Use calendar.monthrange(year, month)[1]. It returns a tuple of (first_weekday, total_days), so index [1] gives you total days. This correctly handles February in leap years (29 days) and non-leap years (28 days). An alternative is import calendar; calendar.mdays[month] but that list doesn’t account for leap years — February is always 28 there. Stick with monthrange() for leap-year-safe results.

How do I add N business days to a date?

The calendar module doesn’t have a built-in for this, but you can combine it with datetime.timedelta. Start from your date, advance one day at a time, skip Saturdays (weekday() == 5) and Sundays (weekday() == 6), and count only weekdays. For holiday-aware business day calculations, consider the third-party businesstimedelta or workalendar libraries, which include country-specific holiday calendars that calendar doesn’t provide.

Conclusion

The Python calendar module covers the gap between raw datetime arithmetic and the higher-level “give me all Fridays in Q3” questions that scheduling and reporting code constantly needs to answer. The key functions to remember are: monthcalendar() for week-structure iteration, weekday() for day-of-week lookups, monthrange() for month metadata, isleap() for leap year checks, and TextCalendar/HTMLCalendar for formatted output.
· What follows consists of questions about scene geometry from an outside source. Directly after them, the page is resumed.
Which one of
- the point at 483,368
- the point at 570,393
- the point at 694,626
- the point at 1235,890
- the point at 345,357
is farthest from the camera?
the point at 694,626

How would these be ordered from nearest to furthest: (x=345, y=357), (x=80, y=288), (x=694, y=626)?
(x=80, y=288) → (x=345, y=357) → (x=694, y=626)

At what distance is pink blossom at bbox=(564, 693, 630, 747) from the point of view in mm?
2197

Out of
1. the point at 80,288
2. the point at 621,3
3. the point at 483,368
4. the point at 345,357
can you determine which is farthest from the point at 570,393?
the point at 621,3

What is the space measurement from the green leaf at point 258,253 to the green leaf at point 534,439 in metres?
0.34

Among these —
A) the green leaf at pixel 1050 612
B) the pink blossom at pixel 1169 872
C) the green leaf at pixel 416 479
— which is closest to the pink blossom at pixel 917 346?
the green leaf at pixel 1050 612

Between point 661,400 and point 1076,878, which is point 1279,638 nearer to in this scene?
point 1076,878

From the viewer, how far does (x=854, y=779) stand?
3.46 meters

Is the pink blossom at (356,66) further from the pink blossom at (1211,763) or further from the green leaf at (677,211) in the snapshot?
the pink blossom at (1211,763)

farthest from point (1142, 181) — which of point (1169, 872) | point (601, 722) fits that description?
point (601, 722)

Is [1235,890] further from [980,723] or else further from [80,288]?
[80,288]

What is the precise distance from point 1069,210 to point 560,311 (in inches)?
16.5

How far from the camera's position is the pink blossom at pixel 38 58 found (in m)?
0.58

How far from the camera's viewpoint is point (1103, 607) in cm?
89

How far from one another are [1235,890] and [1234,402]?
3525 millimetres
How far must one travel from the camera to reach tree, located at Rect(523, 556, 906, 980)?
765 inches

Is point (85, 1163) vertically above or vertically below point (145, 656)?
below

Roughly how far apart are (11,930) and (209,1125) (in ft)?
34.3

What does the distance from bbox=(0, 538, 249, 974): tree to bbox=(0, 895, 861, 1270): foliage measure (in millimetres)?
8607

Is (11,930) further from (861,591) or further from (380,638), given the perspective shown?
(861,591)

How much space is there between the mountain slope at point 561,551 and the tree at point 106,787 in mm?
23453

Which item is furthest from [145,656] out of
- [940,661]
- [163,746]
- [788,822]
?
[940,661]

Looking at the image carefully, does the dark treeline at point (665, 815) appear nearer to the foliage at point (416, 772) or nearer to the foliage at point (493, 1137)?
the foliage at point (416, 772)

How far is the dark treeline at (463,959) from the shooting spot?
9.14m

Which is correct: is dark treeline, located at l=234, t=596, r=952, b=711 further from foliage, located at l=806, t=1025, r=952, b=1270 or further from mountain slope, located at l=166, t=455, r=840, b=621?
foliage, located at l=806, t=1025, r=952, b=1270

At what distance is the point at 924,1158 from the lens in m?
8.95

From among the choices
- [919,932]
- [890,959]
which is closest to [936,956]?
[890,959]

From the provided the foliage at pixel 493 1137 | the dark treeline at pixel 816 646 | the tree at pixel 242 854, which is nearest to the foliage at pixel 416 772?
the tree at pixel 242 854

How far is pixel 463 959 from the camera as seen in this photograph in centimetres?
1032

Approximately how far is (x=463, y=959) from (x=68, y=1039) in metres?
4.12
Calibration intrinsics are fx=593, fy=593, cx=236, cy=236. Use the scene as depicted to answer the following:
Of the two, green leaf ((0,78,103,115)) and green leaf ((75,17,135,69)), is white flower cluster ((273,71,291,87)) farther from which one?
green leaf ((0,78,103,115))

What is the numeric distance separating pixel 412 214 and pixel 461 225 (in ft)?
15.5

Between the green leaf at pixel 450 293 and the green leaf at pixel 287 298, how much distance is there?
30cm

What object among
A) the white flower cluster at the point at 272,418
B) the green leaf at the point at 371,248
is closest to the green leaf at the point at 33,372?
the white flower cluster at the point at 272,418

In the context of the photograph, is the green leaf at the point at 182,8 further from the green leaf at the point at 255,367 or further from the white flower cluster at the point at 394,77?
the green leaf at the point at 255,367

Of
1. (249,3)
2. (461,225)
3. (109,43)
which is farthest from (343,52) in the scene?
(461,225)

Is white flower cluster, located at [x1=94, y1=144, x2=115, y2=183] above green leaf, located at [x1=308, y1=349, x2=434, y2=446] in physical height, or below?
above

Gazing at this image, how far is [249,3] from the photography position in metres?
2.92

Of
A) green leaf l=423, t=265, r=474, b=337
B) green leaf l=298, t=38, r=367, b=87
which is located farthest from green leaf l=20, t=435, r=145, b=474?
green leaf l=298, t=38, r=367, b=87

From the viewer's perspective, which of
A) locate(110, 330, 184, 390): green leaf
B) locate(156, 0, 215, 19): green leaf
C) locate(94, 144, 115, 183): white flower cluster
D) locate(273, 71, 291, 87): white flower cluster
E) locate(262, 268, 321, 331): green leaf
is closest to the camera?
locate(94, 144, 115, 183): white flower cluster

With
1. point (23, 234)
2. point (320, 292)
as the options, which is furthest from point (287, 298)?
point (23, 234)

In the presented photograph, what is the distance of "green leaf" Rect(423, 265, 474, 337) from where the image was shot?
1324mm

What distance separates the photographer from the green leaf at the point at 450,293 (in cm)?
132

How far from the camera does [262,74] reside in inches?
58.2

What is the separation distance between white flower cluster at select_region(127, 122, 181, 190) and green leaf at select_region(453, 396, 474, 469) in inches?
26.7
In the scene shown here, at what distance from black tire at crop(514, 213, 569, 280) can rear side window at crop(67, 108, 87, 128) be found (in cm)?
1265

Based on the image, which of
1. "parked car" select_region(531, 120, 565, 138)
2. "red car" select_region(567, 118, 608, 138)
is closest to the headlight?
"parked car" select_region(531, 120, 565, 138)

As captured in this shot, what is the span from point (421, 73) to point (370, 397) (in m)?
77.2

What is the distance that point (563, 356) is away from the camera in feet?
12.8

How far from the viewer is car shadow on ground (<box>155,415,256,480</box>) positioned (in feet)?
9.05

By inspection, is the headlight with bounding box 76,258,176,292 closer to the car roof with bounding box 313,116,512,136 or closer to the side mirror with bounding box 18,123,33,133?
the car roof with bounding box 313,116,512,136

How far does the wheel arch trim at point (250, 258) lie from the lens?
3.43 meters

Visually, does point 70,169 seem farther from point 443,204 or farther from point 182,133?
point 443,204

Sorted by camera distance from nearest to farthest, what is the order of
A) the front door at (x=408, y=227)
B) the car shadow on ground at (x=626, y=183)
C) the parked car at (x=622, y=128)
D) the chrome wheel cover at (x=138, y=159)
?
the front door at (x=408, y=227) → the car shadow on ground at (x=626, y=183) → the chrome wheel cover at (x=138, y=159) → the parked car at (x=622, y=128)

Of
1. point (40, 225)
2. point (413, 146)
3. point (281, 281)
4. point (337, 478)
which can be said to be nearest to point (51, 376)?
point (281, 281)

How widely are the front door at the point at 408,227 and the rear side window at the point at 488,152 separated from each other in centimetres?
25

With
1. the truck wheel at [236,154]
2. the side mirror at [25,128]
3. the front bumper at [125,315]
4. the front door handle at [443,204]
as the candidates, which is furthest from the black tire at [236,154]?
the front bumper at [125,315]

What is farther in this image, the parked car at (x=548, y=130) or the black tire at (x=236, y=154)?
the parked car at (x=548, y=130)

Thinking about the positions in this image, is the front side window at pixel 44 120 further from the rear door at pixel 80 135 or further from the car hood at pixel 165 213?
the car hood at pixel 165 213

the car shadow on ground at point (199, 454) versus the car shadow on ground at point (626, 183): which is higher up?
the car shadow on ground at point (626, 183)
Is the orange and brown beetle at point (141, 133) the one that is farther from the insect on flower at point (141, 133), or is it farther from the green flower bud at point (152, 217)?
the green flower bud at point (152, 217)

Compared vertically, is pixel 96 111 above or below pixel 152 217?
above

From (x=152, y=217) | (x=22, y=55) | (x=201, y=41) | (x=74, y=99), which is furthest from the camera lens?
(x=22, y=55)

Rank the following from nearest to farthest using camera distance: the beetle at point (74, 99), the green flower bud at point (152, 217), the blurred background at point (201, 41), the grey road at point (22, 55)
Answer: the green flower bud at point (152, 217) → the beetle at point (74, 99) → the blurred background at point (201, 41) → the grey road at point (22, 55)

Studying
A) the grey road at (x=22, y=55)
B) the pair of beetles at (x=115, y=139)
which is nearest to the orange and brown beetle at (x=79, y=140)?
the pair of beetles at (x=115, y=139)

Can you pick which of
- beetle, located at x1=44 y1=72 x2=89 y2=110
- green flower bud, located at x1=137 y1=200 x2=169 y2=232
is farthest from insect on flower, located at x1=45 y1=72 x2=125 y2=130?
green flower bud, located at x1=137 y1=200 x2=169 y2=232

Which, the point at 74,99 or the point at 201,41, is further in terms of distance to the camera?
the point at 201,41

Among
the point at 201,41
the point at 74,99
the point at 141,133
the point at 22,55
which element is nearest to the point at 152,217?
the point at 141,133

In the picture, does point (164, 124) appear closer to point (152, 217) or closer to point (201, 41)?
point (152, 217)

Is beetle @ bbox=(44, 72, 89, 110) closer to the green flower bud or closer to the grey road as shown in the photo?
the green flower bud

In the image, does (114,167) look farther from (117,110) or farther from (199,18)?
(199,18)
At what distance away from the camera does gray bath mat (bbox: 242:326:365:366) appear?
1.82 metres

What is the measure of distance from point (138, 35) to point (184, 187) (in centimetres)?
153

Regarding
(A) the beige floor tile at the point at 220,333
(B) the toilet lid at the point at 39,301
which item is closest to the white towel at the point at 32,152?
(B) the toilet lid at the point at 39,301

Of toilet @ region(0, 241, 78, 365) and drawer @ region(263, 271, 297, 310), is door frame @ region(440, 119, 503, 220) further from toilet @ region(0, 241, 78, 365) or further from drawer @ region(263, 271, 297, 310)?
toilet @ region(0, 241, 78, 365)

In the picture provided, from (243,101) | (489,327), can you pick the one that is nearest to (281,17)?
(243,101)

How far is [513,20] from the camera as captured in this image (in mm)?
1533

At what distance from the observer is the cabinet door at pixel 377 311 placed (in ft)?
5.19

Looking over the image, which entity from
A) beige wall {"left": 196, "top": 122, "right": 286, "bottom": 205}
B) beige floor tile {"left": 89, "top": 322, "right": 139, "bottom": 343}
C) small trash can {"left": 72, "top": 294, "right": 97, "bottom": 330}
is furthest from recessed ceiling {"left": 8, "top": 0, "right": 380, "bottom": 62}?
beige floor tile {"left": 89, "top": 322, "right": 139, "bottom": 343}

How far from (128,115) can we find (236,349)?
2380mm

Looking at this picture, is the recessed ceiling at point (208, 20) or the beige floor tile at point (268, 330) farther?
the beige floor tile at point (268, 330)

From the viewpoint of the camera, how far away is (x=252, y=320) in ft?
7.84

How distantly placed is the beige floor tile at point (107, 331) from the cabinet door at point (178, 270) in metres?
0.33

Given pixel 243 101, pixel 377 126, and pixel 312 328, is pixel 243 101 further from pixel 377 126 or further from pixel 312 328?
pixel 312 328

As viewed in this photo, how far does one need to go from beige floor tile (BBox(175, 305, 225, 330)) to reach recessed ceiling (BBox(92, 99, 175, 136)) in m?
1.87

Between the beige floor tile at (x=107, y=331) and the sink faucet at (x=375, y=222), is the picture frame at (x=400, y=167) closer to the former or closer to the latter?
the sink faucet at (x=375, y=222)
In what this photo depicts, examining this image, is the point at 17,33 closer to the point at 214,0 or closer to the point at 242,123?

The weekday constants (calendar.MONDAY through calendar.SUNDAY) keep your code readable and free of magic numbers.

The schedule reporter above is a solid starting point — extend it by reading events from a JSON file, adding public holiday data, or generating HTML output with color-coded event categories. For date arithmetic beyond what calendar offers, combine it with the datetime module’s timedelta class.